Vaping will be among the subjects discussed at next week’s European Parliament with the debate including the planned revision of the Tobacco Products Directive (TPD) and the upcoming tobacco taxation system. The discussion will also include the question of whether vaping products should continue to be included under tobacco-based rules, or have their own regulatory and tax regime.
All the major EU parties broadly support the idea of regulation and taxation without prohibition.
Meanwhile, a new report by ECigIntelligence, the renowned independent data analysis resource for the tobacco-alternatives industry, has revealed that while e-cigarettes have not been top of the campaign agenda, all the major EU parties broadly support the idea of regulation without prohibition.
The European Popular Party (EPP) told ECigintelligence the center-right was not in favour of banning the sales of vaping products, however was on favour of a specific taxation system for them. Similarly, the Progressive Alliance of Socialists and Democrats (S&D) is against a ban on the products, but believes that their impact on public health should be monitored.

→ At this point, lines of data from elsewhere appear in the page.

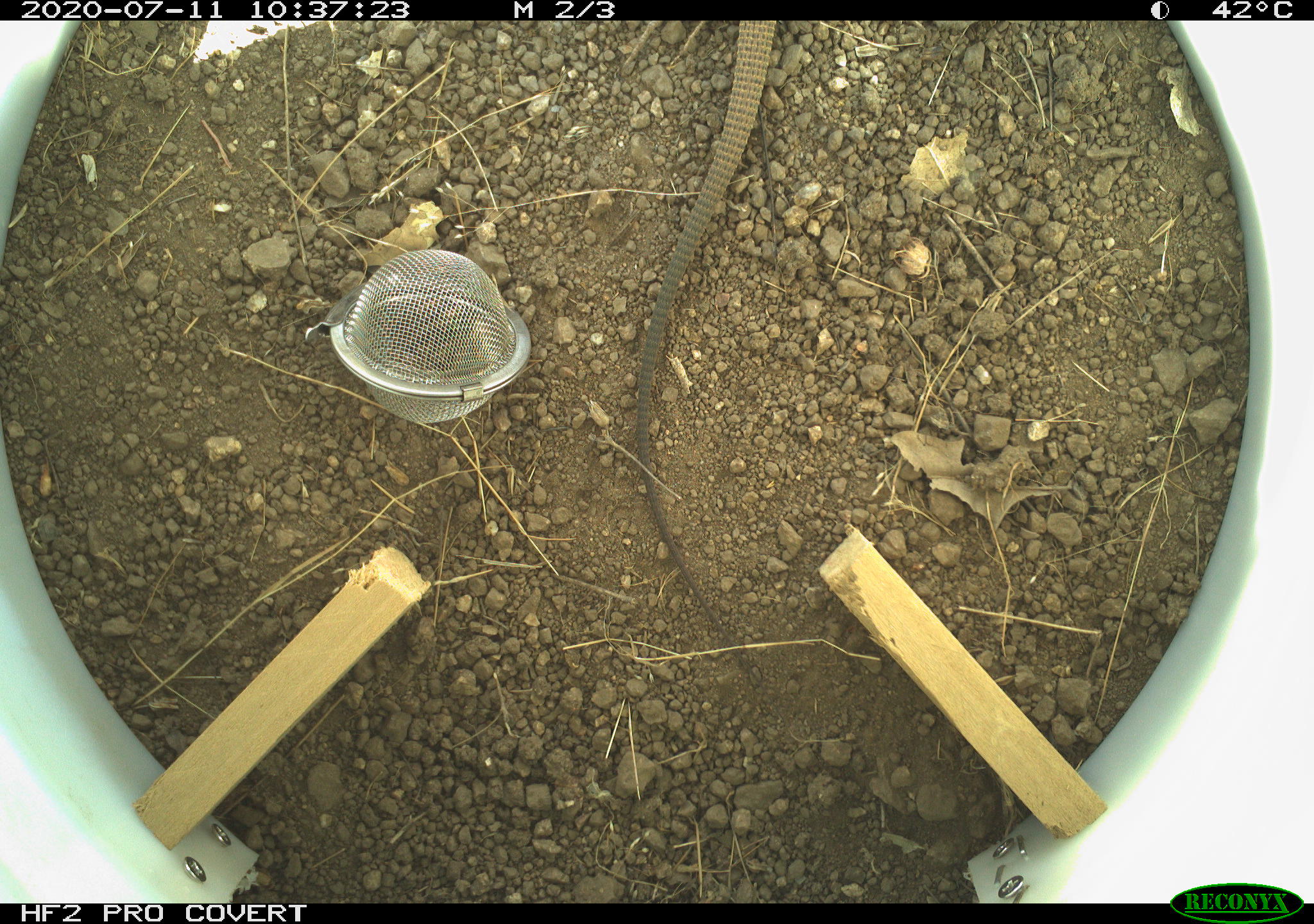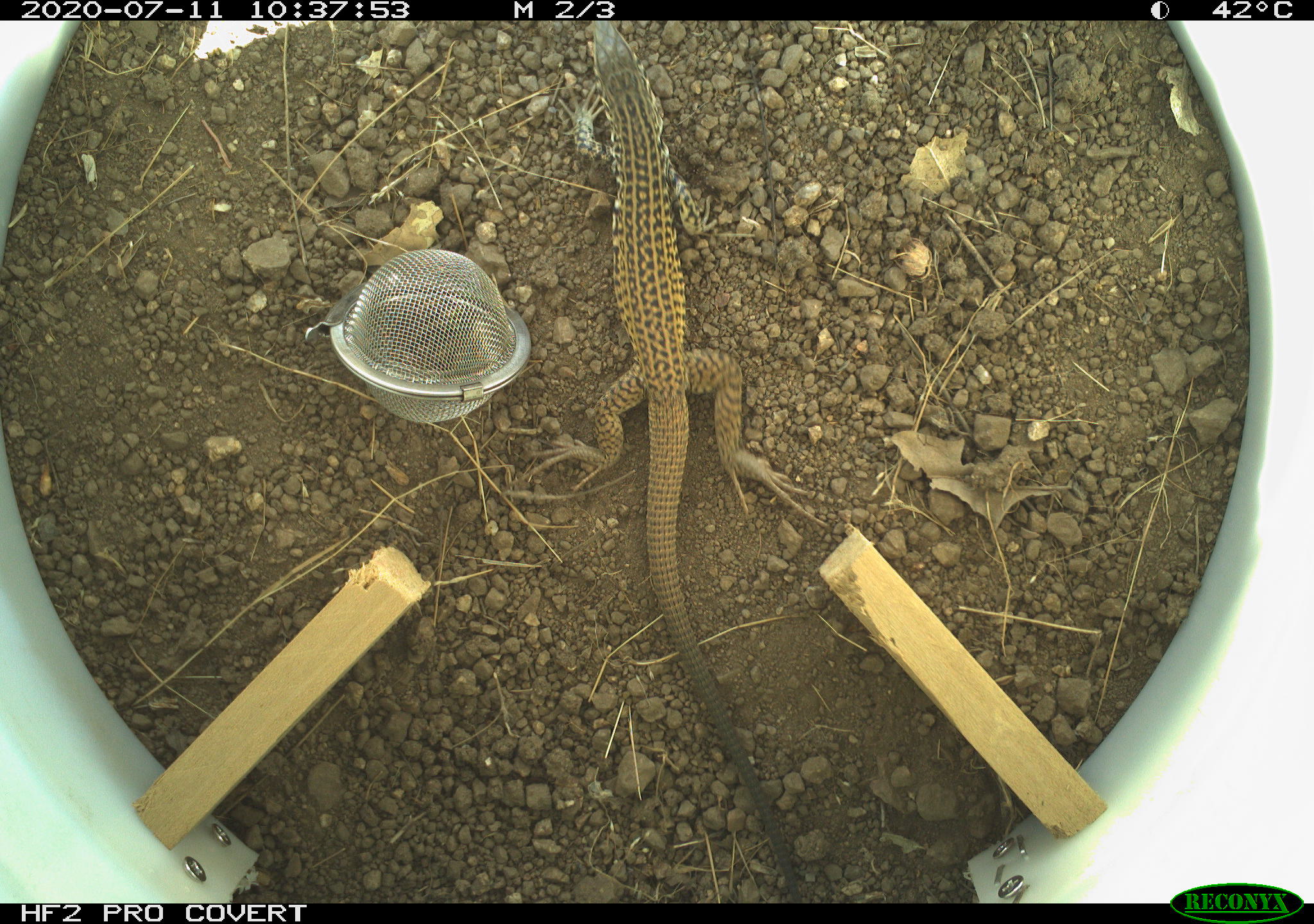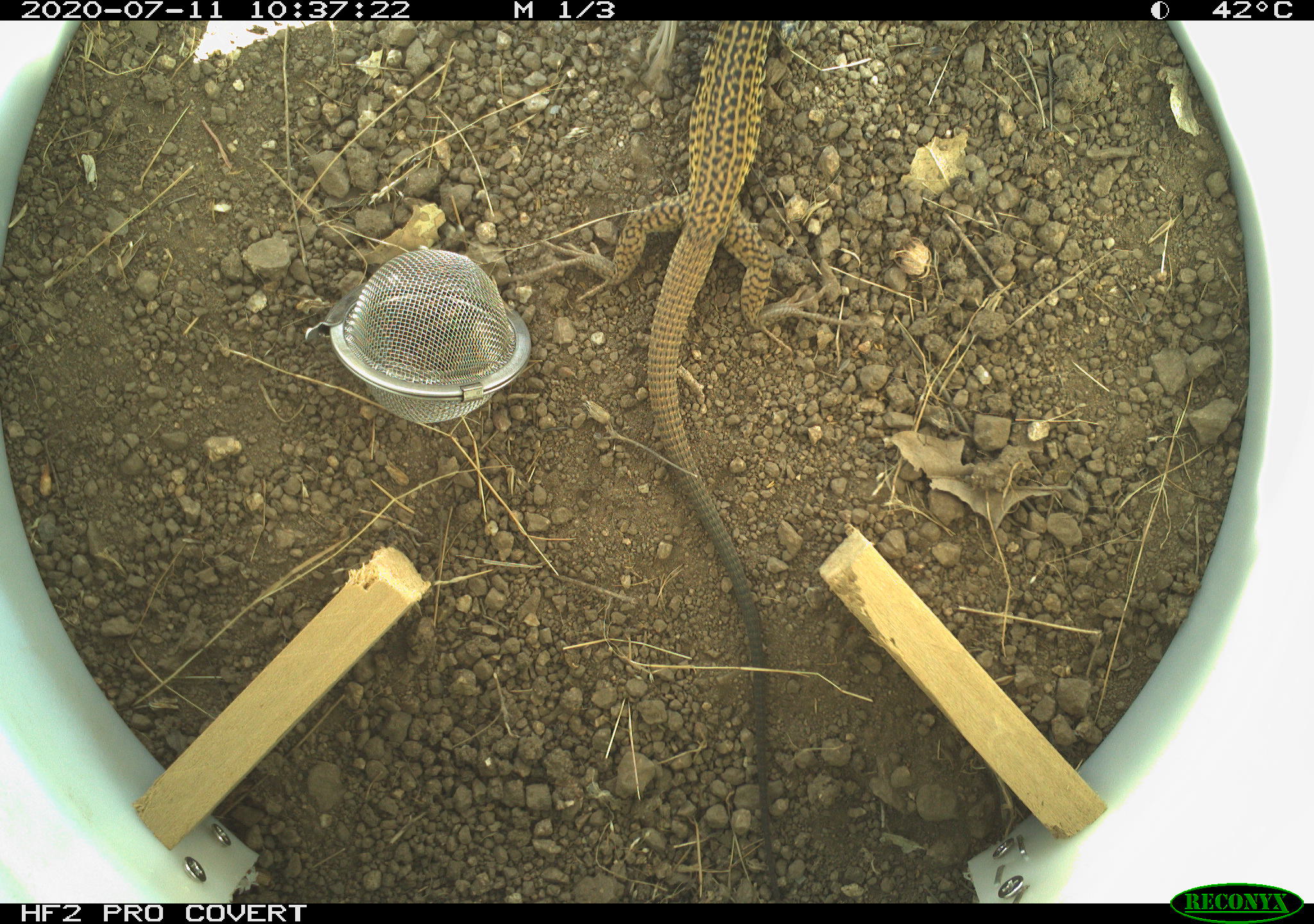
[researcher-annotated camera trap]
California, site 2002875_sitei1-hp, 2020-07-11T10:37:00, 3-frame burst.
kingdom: Animalia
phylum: Chordata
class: Reptilia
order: Squamata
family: Teiidae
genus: Aspidoscelis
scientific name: Aspidoscelis tigris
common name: western whiptail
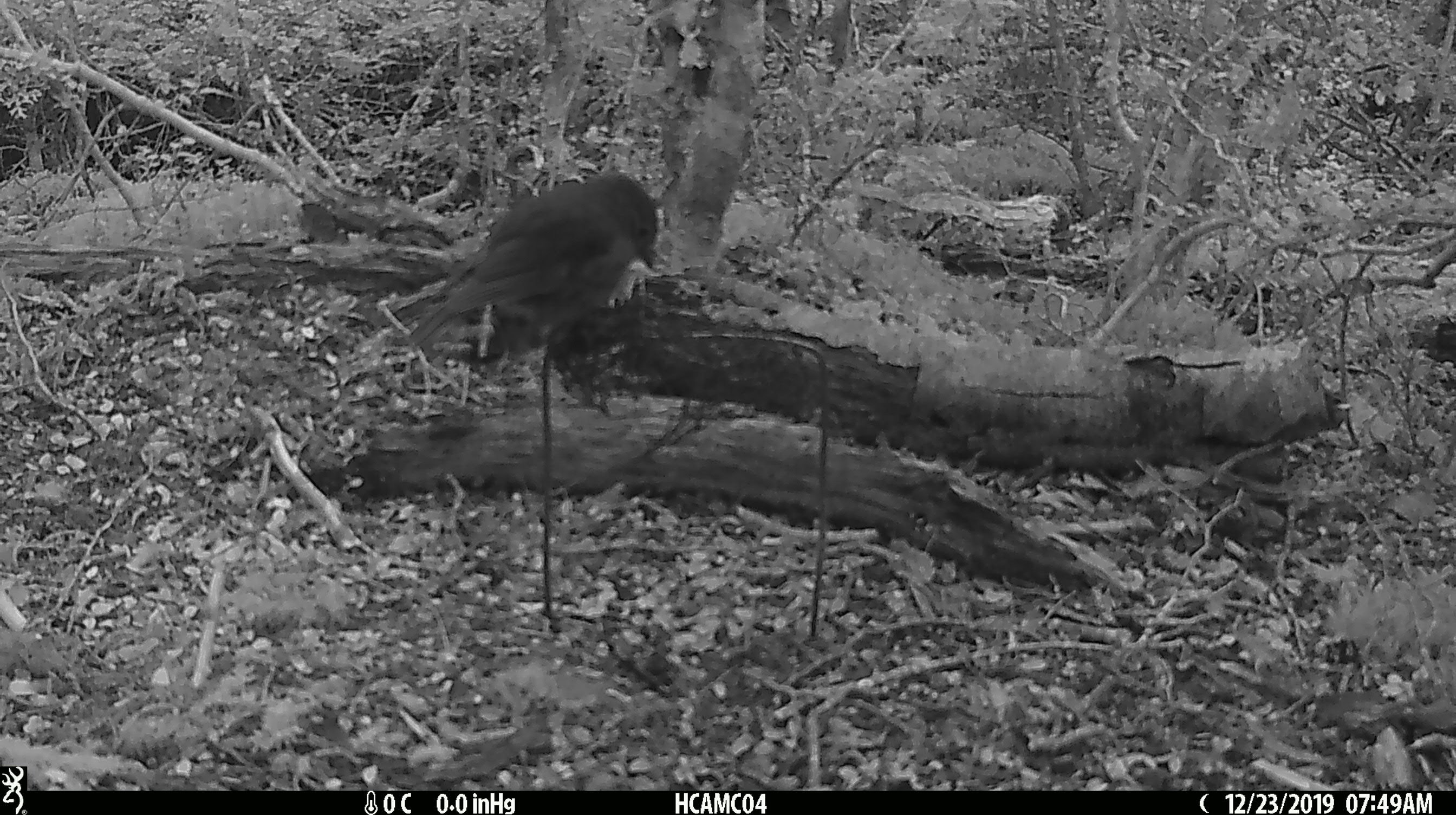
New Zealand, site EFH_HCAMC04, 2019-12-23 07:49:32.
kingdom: Animalia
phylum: Chordata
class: Aves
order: Passeriformes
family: Petroicidae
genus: Petroica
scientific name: Petroica australis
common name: new zealand robin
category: robin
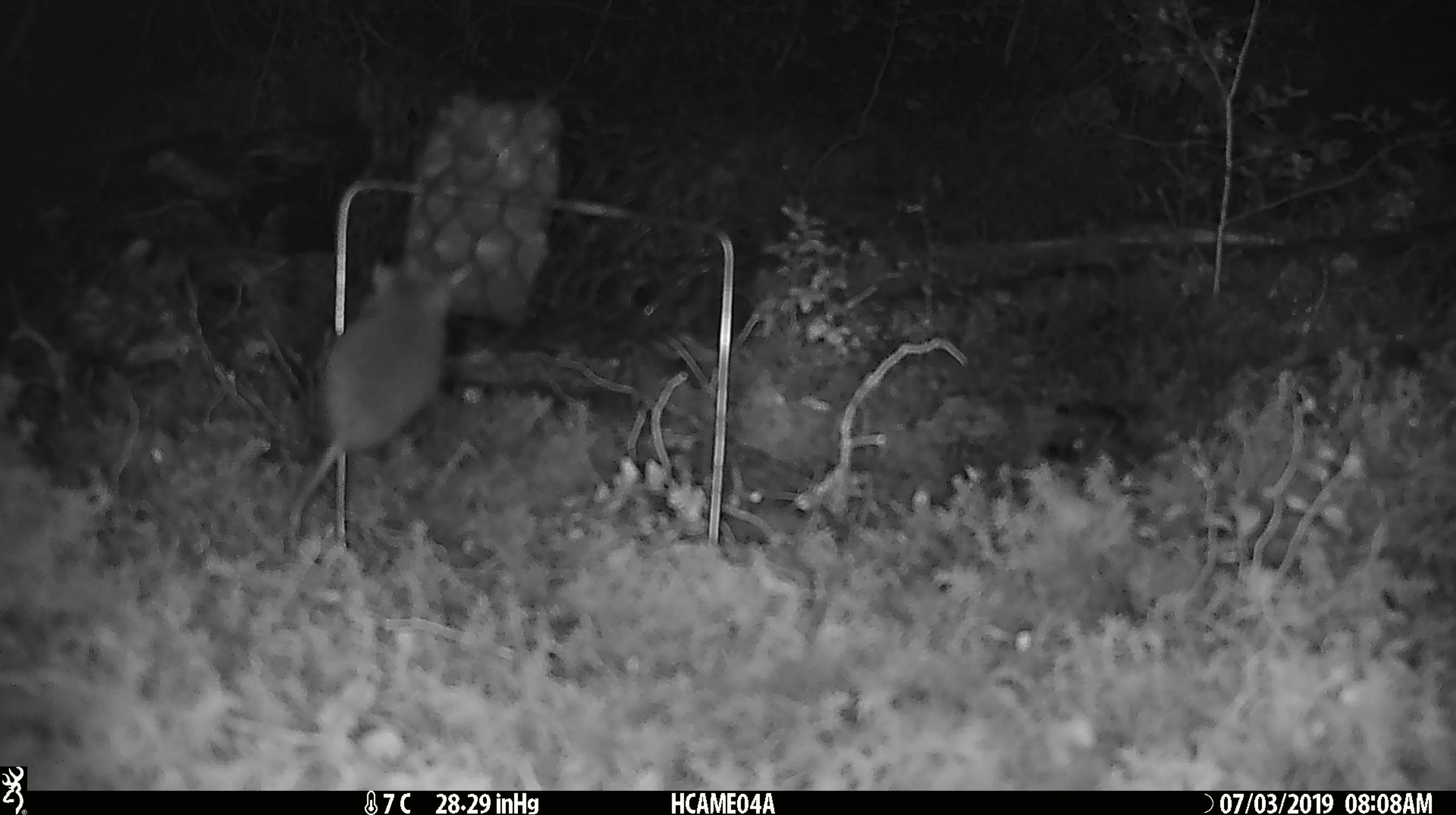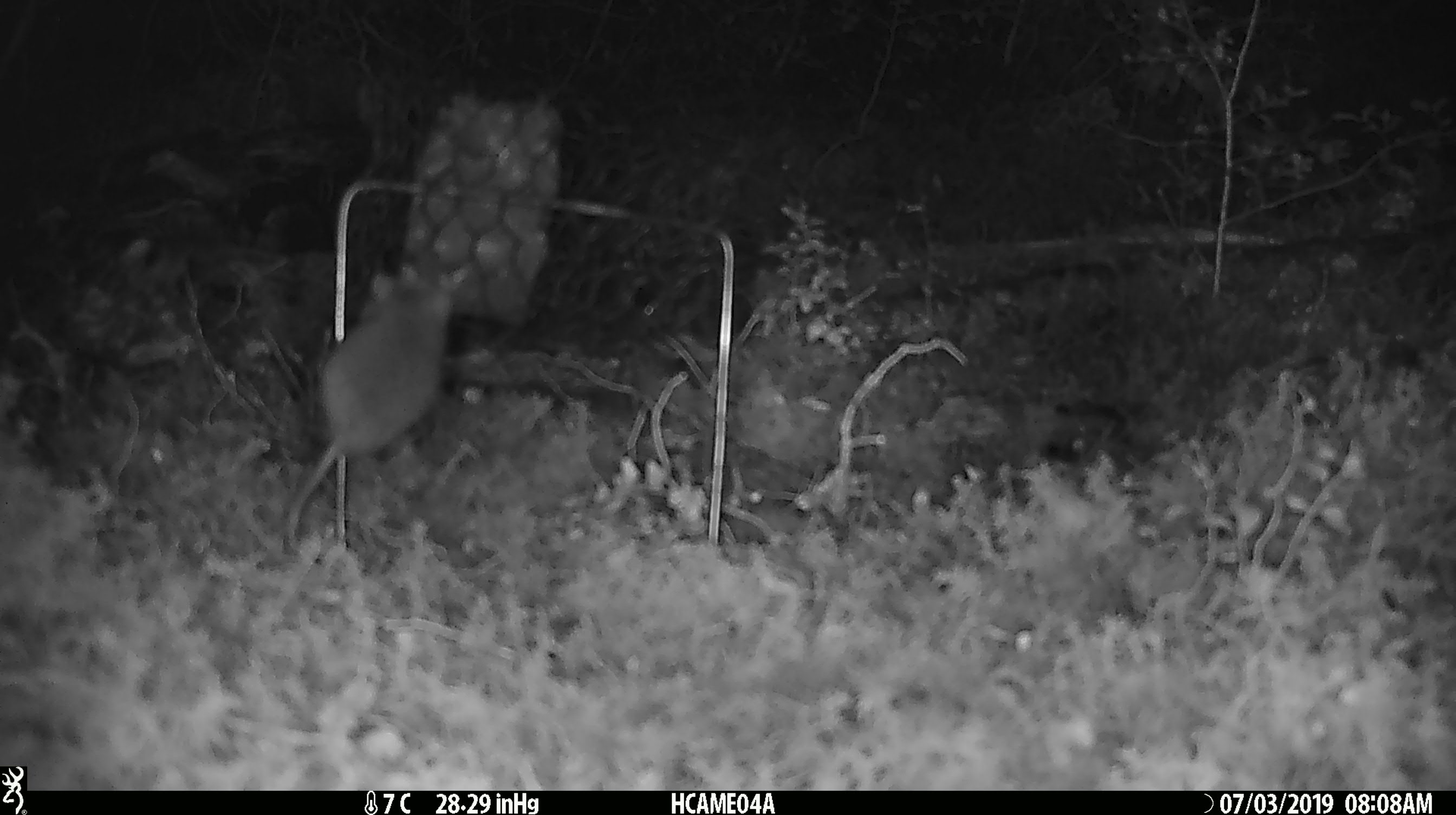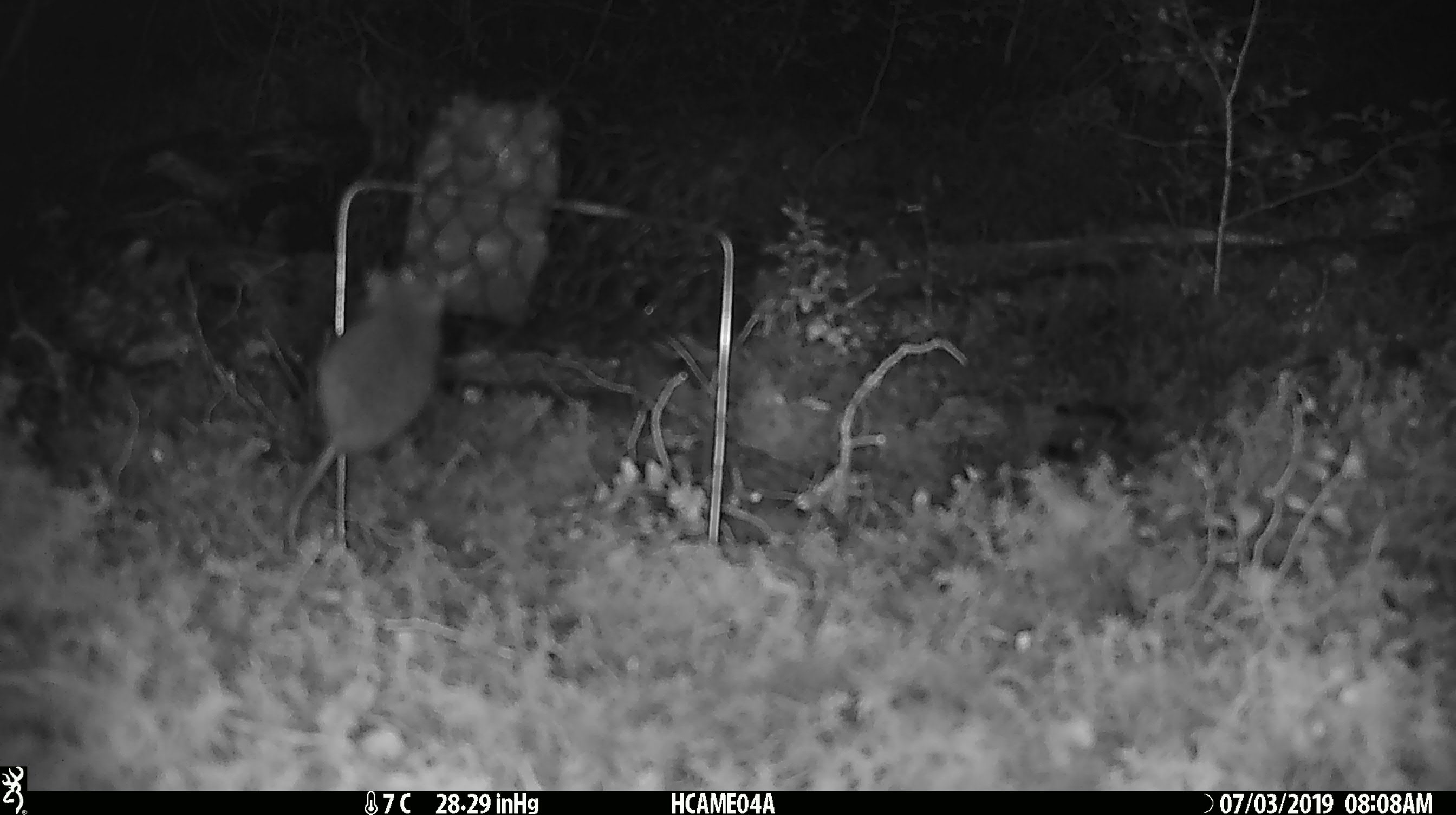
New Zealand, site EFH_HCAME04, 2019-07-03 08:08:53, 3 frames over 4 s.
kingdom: Animalia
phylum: Chordata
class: Mammalia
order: Rodentia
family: Muridae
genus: Mus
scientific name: Mus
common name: mouse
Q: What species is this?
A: Mouse (Mus).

The socialists endorse the idea of an e-cig tax as well, while the Alliance of Liberals and Democrats for Europe Party (ALDE) told ECigIntelligence that their party doesn’t support the idea of regulating the devices as medicinal products as this would increase their prices.
Exiting EU Commissioner’s hostility towards vaping
Meanwhile, outgoing health commissioner Vytenis Andriukaitis has been hostile towards vaping products. During a speech in Athens last February, he attacked the devices, saying that he worries that an increasing number of young people across Europe are using them. “We cannot deny the reality. We cannot go on pretending that e-cigarettes are for smoking cessation when we see so many young people starting to smoke them,” he said.
This outlook could obviously change depending on who is appointed as his successor by the next president of the European Commission. The new Commissioner will be required to implement public health policies for the next five years, including a revision of the current TPD by 2021.